Frequently Asked Questions

What is the difference between ROI and annualized return?

ROI (return on investment) is the total percentage gain or loss relative to the original investment, regardless of how long the investment was held: ROI = (total return / total cost) × 100. Annualized return (CAGR) converts that total return into an equivalent yearly rate, making investments held for different durations comparable. For example, a 100% ROI over 10 years is only 7.2% per year annualized, while a 100% ROI in 2 years is 41.4% per year.

How is the annualized return (CAGR) calculated?

The annualized return uses the Compound Annual Growth Rate formula: CAGR = ((ending value / beginning value)^(1/years) − 1) × 100. In this calculator, beginning value is total cost (buy price × shares), ending value is total cost plus total return (capital gain + dividends), and years is the fractional holding period calculated from the exact calendar days between buy and sell dates divided by 365.25.

Should I include dividends when calculating stock return?

Yes. Total return on a stock investment consists of two components: price appreciation (capital gain) and dividend income. Excluding dividends understates actual returns, especially for dividend-paying stocks. For a stock paying 3–4% annual dividends, ignoring dividends over a 10-year holding period would understate total return by 30–40%. This calculator explicitly separates capital gain from dividends and combines them for total return.

What does the holding period in this calculator represent?

The holding period is the duration between the buy date and sell date, expressed in fractional years (e.g., 1.5 years for 18 months).

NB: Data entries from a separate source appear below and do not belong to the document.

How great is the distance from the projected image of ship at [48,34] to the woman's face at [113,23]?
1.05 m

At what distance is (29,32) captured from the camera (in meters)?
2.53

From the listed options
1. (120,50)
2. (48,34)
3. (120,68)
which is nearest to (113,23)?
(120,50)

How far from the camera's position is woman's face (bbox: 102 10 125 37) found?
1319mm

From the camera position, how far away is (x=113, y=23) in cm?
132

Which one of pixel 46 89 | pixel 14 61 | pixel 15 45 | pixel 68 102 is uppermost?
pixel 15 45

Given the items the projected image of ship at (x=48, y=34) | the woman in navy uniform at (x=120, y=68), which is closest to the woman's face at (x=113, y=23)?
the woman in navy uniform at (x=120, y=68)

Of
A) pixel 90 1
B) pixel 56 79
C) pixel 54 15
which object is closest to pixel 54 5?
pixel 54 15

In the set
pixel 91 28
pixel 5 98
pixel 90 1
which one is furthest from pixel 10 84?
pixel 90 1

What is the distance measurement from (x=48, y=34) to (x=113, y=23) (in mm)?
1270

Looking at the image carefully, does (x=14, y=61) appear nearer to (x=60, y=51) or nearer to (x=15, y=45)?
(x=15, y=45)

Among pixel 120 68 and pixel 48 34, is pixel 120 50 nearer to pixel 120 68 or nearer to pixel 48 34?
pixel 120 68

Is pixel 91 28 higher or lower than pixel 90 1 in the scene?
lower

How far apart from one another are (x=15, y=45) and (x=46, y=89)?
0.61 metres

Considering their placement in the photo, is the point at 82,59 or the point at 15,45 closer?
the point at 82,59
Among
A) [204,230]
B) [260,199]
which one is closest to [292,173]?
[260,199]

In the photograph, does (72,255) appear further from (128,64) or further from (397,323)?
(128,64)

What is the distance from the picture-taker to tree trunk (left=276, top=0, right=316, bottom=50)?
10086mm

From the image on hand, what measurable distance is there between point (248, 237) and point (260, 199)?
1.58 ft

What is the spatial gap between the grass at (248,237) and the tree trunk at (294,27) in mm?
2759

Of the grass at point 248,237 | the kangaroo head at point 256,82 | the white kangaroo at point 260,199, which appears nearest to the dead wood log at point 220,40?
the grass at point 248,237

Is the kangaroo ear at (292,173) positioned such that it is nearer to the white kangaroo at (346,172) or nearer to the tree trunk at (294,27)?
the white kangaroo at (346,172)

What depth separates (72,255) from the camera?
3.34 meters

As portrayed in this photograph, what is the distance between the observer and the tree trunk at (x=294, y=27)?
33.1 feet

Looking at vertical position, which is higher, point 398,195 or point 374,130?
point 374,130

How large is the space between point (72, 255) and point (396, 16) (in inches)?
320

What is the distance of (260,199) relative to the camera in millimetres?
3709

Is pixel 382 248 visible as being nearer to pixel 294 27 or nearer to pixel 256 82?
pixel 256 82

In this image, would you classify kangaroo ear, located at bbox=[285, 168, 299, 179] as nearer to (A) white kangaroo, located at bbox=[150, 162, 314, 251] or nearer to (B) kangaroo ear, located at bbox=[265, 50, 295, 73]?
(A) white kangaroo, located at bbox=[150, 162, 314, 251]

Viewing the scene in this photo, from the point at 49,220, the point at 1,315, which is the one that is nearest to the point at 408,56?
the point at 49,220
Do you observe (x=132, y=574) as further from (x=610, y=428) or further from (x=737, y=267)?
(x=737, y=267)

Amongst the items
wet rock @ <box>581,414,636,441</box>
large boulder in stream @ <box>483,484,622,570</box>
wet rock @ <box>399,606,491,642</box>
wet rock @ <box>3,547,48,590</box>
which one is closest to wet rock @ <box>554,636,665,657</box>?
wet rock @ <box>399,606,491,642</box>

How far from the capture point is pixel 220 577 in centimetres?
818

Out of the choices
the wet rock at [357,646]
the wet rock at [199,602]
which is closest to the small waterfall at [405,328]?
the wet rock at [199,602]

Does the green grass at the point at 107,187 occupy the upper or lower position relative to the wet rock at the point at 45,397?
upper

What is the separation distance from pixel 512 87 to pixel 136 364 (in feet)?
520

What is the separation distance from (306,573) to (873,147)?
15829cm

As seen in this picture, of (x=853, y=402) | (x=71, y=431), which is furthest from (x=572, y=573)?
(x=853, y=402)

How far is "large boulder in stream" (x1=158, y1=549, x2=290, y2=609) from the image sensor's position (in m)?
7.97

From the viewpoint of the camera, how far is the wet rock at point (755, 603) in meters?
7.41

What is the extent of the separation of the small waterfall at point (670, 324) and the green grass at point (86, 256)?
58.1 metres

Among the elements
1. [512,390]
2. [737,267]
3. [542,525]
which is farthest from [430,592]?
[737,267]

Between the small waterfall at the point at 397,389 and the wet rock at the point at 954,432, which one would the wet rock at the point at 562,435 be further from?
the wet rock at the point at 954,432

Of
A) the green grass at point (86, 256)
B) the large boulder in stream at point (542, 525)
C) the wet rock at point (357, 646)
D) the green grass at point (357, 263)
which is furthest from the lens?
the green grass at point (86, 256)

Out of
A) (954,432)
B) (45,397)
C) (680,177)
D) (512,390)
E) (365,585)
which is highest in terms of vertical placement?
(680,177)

It is calculated as (sell date − buy date) in days divided by 365.25 (using 365.25 to account for leap years). A minimum of 1 day is enforced to prevent division by zero. Holding period determines the annualized return calculation and also has tax implications: short-term (under 1 year) vs long-term (over 1 year) capital gains are taxed at different rates in many countries.

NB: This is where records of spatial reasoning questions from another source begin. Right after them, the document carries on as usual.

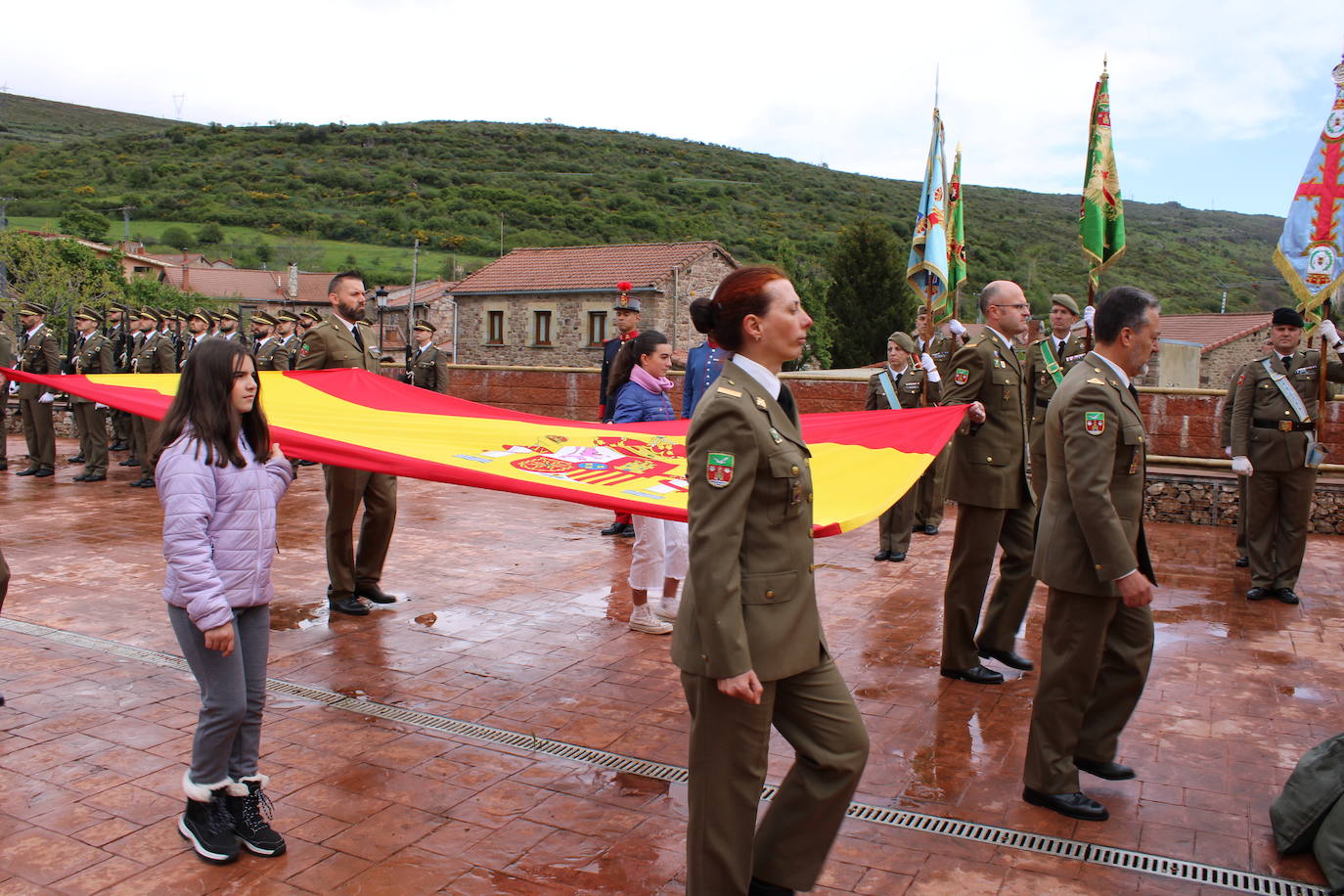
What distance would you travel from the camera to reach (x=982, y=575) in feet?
18.2

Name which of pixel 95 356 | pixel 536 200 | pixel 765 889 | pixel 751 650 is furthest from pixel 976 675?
pixel 536 200

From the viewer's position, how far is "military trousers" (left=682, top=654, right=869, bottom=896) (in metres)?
2.86

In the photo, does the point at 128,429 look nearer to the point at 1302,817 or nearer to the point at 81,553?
the point at 81,553

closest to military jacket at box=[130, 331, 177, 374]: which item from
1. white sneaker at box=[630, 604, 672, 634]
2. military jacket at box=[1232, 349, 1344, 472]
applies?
white sneaker at box=[630, 604, 672, 634]

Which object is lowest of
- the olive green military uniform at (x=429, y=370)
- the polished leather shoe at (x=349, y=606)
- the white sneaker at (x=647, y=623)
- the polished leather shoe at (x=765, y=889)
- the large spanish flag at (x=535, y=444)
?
the polished leather shoe at (x=349, y=606)

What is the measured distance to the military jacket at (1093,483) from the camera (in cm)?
385

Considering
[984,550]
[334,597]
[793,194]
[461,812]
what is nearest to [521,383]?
[334,597]

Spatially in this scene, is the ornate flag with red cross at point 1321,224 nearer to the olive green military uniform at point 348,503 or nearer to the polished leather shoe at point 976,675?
the polished leather shoe at point 976,675

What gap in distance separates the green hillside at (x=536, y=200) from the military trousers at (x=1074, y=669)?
200ft

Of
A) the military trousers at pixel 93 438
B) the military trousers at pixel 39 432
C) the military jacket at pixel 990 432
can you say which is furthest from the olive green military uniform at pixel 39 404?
the military jacket at pixel 990 432

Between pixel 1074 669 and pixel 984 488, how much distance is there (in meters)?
1.62

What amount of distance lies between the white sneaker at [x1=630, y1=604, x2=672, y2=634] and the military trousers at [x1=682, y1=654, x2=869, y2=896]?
11.1 ft

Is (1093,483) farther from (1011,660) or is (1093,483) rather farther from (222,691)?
(222,691)

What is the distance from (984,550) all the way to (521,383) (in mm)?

How do I calculate return if I bought shares at different prices (dollar-cost averaging)?

For a position built through multiple purchases at different prices (dollar-cost averaging), this calculator requires a single average buy price. Calculate your average cost basis first: total amount paid for all shares divided by total shares. For example, if you bought 50 shares at $100 and 50 shares at $120, your average cost is $110. Enter $110 as the buy price and 100 as the total shares for an accurate return calculation.

What is capital gain vs total return?

Capital gain (or loss) is the difference between the sale proceeds and the original purchase cost: (sell price − buy price) × shares. Total return adds any dividends received during the holding period to the capital gain: total return = capital gain + dividends. This is the complete measure of investment performance. A stock that lost $500 in price but paid $800 in dividends would show a capital loss of $500 but a total return of +$300.

Why is annualized return more useful than total ROI for comparing investments?

When comparing investments, annualized return (CAGR) is more informative than simple ROI because it controls for time. Investment A returning 80% over 10 years (6.1% annualized) is far inferior to Investment B returning 80% in 3 years (21.5% annualized), even though the ROI is the same. Annualized return allows apples-to-apples comparison across stocks held for different durations and against benchmarks like index fund average annual returns.

Does this calculator account for taxes or brokerage fees?

No. This calculator computes pre-tax, pre-fee gross returns. To calculate after-tax return, subtract your capital gains tax liability from the total return before dividing by total cost. To account for brokerage commissions, add buy-side fees to your total cost and subtract sell-side fees from your total revenue before entering those values. Most online brokers now offer commission-free trading, but older trades may have included per-transaction fees.